== RECORDS FOR THE EXERCISE
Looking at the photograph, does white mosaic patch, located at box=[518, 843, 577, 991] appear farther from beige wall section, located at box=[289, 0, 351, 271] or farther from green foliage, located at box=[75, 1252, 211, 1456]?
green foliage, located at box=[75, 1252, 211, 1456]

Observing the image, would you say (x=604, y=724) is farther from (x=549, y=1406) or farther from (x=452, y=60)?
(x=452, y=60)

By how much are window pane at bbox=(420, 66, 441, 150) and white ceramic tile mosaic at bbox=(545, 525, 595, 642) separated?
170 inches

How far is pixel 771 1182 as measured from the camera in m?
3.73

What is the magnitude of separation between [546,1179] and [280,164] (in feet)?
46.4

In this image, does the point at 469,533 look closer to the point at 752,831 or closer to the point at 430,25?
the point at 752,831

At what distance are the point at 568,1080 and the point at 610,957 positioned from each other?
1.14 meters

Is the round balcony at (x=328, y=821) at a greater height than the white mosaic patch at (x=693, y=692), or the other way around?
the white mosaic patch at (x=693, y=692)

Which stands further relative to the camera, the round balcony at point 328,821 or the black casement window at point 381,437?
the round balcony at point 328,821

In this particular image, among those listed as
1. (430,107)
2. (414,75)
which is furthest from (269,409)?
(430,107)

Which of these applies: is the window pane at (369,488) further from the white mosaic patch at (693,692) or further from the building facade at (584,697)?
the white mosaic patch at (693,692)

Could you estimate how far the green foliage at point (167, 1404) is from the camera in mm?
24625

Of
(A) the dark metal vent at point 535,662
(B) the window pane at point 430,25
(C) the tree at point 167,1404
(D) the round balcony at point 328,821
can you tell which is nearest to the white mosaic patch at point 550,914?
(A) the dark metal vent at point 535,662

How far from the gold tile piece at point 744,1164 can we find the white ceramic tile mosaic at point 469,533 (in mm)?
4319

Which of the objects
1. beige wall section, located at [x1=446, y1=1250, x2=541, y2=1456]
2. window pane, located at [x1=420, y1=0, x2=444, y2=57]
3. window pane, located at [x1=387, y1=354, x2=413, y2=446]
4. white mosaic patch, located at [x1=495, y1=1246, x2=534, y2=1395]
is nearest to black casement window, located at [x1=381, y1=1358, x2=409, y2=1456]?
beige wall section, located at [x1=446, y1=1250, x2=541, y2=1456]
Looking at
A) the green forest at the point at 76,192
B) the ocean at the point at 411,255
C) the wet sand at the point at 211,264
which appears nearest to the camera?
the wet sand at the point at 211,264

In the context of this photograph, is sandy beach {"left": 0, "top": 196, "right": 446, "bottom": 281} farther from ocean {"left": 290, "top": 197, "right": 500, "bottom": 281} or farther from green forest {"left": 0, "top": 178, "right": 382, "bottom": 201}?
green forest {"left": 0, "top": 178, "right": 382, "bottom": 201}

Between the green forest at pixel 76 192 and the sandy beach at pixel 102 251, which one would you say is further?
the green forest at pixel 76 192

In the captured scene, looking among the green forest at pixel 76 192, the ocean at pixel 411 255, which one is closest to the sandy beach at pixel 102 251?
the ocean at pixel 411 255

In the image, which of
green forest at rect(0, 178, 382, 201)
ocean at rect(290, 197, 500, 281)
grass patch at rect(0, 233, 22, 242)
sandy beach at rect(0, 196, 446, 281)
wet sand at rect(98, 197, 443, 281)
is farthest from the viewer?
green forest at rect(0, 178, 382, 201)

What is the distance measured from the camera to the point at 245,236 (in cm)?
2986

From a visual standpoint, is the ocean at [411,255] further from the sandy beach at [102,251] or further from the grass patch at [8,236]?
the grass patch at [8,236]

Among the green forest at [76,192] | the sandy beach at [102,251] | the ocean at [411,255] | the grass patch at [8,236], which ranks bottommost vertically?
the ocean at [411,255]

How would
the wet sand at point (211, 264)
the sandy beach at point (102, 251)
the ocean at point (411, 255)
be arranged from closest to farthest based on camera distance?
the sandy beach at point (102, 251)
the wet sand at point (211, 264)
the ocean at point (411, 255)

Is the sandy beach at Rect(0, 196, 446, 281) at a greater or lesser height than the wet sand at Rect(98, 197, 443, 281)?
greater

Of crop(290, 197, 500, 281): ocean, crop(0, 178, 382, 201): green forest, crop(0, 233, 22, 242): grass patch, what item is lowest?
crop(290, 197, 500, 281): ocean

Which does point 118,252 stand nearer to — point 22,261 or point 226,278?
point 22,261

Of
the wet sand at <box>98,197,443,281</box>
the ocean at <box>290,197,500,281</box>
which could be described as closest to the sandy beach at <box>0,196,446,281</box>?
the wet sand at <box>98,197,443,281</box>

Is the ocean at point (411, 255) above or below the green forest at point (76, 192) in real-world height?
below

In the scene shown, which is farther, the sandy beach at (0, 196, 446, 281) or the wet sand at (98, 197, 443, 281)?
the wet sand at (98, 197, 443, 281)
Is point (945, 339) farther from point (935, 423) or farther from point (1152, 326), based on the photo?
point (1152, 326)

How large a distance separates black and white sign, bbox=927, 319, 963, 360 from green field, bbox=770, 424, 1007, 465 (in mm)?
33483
====
#### SHORT TASK
Reproduce all of the material above, switching "building facade" to "building exterior" wherever it occurs and leaving everything else unchanged.

#### OUTPUT OF THE EXERCISE
Looking at the photograph, does white mosaic patch, located at box=[518, 843, 577, 991] appear farther from beige wall section, located at box=[289, 0, 351, 271] or farther from green foliage, located at box=[75, 1252, 211, 1456]?
green foliage, located at box=[75, 1252, 211, 1456]

Observing the image, would you say (x=604, y=724) is farther from (x=549, y=1406) or farther from (x=452, y=60)?
(x=452, y=60)

By how much are window pane at bbox=(420, 66, 441, 150) and white ceramic tile mosaic at bbox=(545, 525, 595, 642) separated?
170 inches

How far is pixel 771 1182 as measured from the camera in m?
3.73

What is the magnitude of separation between [546,1179] and [280,164] (in feet)?
46.4

In this image, does the point at 469,533 look closer to the point at 752,831 or closer to the point at 430,25?
the point at 752,831

At what distance are the point at 568,1080 and the point at 610,957 positioned from each other?
1.14 meters

Is the round balcony at (x=328, y=821) at a greater height than the white mosaic patch at (x=693, y=692), or the other way around?
the white mosaic patch at (x=693, y=692)

Which stands further relative to the camera, the round balcony at point 328,821 or the black casement window at point 381,437?
the round balcony at point 328,821

In this particular image, among those listed as
1. (430,107)
2. (414,75)
which is furthest from (269,409)?
(430,107)

Which of these applies: is the window pane at (369,488) further from the white mosaic patch at (693,692) or further from the building exterior at (584,697)?
the white mosaic patch at (693,692)

Could you estimate how far the green foliage at point (167, 1404) is from the camera in mm?
24625

Of
(A) the dark metal vent at point 535,662
(B) the window pane at point 430,25
(C) the tree at point 167,1404
(D) the round balcony at point 328,821
can you tell which is nearest to the white mosaic patch at point 550,914?
(A) the dark metal vent at point 535,662

How far from the gold tile piece at point 744,1164 can we find the white ceramic tile mosaic at point 469,533 (in mm)?
4319

Which of the objects
1. beige wall section, located at [x1=446, y1=1250, x2=541, y2=1456]
2. window pane, located at [x1=420, y1=0, x2=444, y2=57]
3. window pane, located at [x1=387, y1=354, x2=413, y2=446]
4. white mosaic patch, located at [x1=495, y1=1246, x2=534, y2=1395]
is nearest to black casement window, located at [x1=381, y1=1358, x2=409, y2=1456]?
beige wall section, located at [x1=446, y1=1250, x2=541, y2=1456]
Looking at
A) the green forest at the point at 76,192
B) the ocean at the point at 411,255
C) the wet sand at the point at 211,264
which appears nearest to the camera?
the wet sand at the point at 211,264

In the context of this photograph, is sandy beach {"left": 0, "top": 196, "right": 446, "bottom": 281} farther from ocean {"left": 290, "top": 197, "right": 500, "bottom": 281} or farther from green forest {"left": 0, "top": 178, "right": 382, "bottom": 201}?
green forest {"left": 0, "top": 178, "right": 382, "bottom": 201}

Between the green forest at pixel 76 192 and the sandy beach at pixel 102 251, which one would you say is further?
the green forest at pixel 76 192

In the captured scene, looking among the green forest at pixel 76 192, the ocean at pixel 411 255, which one is closest to the sandy beach at pixel 102 251?
the ocean at pixel 411 255

In the image, which of
green forest at rect(0, 178, 382, 201)
ocean at rect(290, 197, 500, 281)
grass patch at rect(0, 233, 22, 242)
sandy beach at rect(0, 196, 446, 281)
wet sand at rect(98, 197, 443, 281)
is farthest from the viewer?
green forest at rect(0, 178, 382, 201)

What is the distance measured from the camera to the point at 245,236 (in cm)?
2986

From a visual standpoint, is the ocean at [411,255] further from the sandy beach at [102,251] or further from the grass patch at [8,236]?
the grass patch at [8,236]

Among the green forest at [76,192] | the sandy beach at [102,251] | the ocean at [411,255] | the grass patch at [8,236], which ranks bottommost vertically?
the ocean at [411,255]

How would
the wet sand at point (211, 264)
the sandy beach at point (102, 251)
the ocean at point (411, 255)
be arranged from closest to farthest based on camera distance?
the sandy beach at point (102, 251)
the wet sand at point (211, 264)
the ocean at point (411, 255)

Is the sandy beach at Rect(0, 196, 446, 281) at a greater or lesser height than the wet sand at Rect(98, 197, 443, 281)?
greater

Of crop(290, 197, 500, 281): ocean, crop(0, 178, 382, 201): green forest, crop(0, 233, 22, 242): grass patch, what item is lowest?
crop(290, 197, 500, 281): ocean

Which does point 118,252 stand nearer to — point 22,261 or point 226,278?
point 22,261

Of
the wet sand at <box>98,197,443,281</box>
the ocean at <box>290,197,500,281</box>
which could be described as closest to the sandy beach at <box>0,196,446,281</box>?
the wet sand at <box>98,197,443,281</box>

Is the ocean at point (411, 255) above or below the green forest at point (76, 192) in real-world height?
below

In the scene shown, which is farther, the sandy beach at (0, 196, 446, 281) or the wet sand at (98, 197, 443, 281)?
the wet sand at (98, 197, 443, 281)
Is point (945, 339) farther from point (935, 423) or farther from point (1152, 326), based on the photo?
point (1152, 326)

How large a distance separates black and white sign, bbox=927, 319, 963, 360 from green field, bbox=770, 424, 1007, 465 (in mm)?
33483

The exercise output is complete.